Minha mente ainda tenta assimilar o que está havendo. Parece que todos aqui têm poderes ou demônios em si e só o morto aqui está por fora. Por quanto tempo eu dormi? Quer dizer que a garota que ficava me dizendo pra sorrir e tentava ocupar um lugar em meu coração é na verdade aquela louca que está lutando com Dely? Ela também é um Oni?
–Morra! Morra! Morra! – as duas são tão rápidas que quase não as vejo.
–Você roubou o Hitasura-kun de mim! – ouço Fukawa gritar enquanto atira Dely na parede – Estava seduzindo-o, não é? Quando eu cheguei estava quase nua! Sabe que eu gosto dele por isso o roubou! Sua destruidora de lares!
–Eu nem sabia quem era Hitasura Kori! – Dely a joga no chão.
–Você o matou de propósito! – acusa Fukawa.
–Eu vi um Oni, sua retardada! Ia saber que era o garoto que você gostava?
–Maldita! Você sabia! Você sabia!
–Ei! Parem com isso!
Um garoto entra na sala quebrando os vidros.
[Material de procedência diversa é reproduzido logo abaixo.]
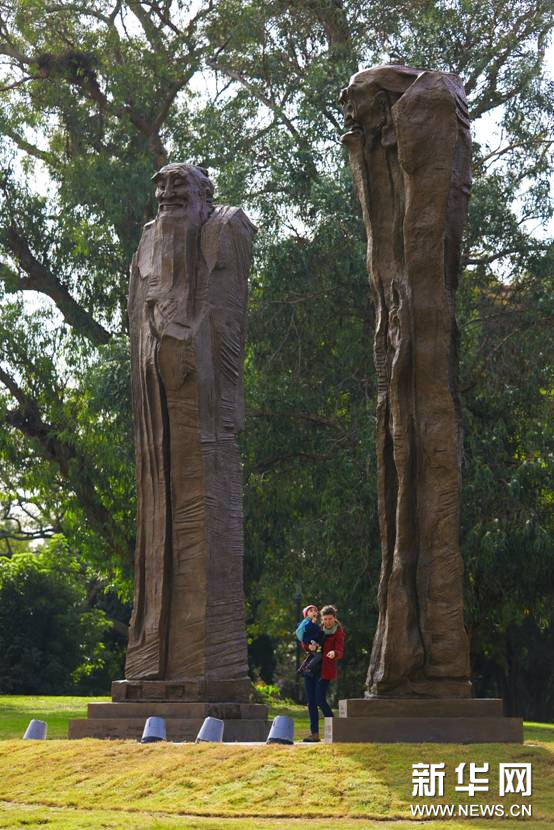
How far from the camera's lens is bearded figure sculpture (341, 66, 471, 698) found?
461 inches

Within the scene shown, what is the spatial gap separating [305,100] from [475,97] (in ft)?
8.63

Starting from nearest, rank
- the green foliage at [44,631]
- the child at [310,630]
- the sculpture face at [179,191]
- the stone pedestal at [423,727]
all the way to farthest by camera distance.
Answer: the stone pedestal at [423,727] < the child at [310,630] < the sculpture face at [179,191] < the green foliage at [44,631]

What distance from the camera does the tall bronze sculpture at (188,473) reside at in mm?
13344

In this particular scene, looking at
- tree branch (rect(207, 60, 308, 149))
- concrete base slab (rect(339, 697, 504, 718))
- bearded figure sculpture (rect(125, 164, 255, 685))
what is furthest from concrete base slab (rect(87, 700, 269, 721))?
tree branch (rect(207, 60, 308, 149))

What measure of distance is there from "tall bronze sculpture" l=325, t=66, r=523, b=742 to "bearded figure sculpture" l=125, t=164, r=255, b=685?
2031 mm

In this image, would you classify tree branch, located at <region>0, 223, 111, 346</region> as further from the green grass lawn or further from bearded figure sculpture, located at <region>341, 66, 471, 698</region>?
the green grass lawn

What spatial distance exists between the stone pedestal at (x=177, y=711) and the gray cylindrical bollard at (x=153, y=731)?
1.73 ft

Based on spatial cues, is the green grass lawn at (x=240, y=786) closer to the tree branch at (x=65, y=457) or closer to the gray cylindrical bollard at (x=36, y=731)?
the gray cylindrical bollard at (x=36, y=731)

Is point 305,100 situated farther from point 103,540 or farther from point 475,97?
point 103,540

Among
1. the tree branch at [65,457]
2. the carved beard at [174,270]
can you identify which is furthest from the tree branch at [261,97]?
the carved beard at [174,270]

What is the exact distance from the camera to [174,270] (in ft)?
46.4

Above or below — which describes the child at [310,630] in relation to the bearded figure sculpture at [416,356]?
below

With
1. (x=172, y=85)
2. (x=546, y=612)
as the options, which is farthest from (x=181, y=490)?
(x=172, y=85)

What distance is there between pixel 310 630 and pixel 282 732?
1836 millimetres
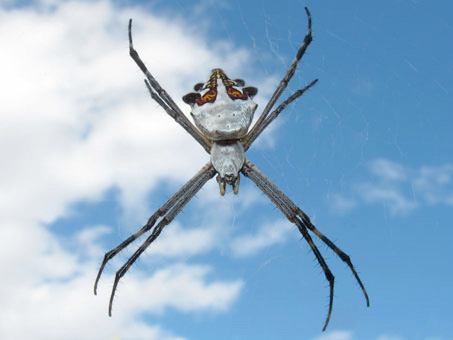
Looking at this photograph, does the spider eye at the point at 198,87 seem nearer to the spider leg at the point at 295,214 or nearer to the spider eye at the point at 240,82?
the spider eye at the point at 240,82

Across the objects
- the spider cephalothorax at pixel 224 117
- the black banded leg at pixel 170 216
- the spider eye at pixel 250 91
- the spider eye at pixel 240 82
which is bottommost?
the black banded leg at pixel 170 216

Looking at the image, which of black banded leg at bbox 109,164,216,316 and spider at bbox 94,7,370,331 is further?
black banded leg at bbox 109,164,216,316

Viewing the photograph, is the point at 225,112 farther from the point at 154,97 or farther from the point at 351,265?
the point at 351,265

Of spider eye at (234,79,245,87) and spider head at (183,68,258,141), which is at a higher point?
spider eye at (234,79,245,87)

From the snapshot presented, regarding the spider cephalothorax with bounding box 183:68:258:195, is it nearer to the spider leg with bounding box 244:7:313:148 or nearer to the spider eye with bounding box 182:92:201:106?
the spider eye with bounding box 182:92:201:106

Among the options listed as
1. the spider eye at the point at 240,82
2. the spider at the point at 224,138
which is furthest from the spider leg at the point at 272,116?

Assusto-me com sua entrada repentina, se ele tivesse asas eu acharia que é um anjo voando através das janelas. Mas ele não se parece em nada com um anjo. Tem cabelos negros e brilhantes, olhos escuros e penetrantes, sobrancelhas grossas e um ar frio. Usa roupas pretas e um casaco azul escuro, carrega armas, bombas, lâminas e algumas coisas que nem conheço no casaco e nas calças.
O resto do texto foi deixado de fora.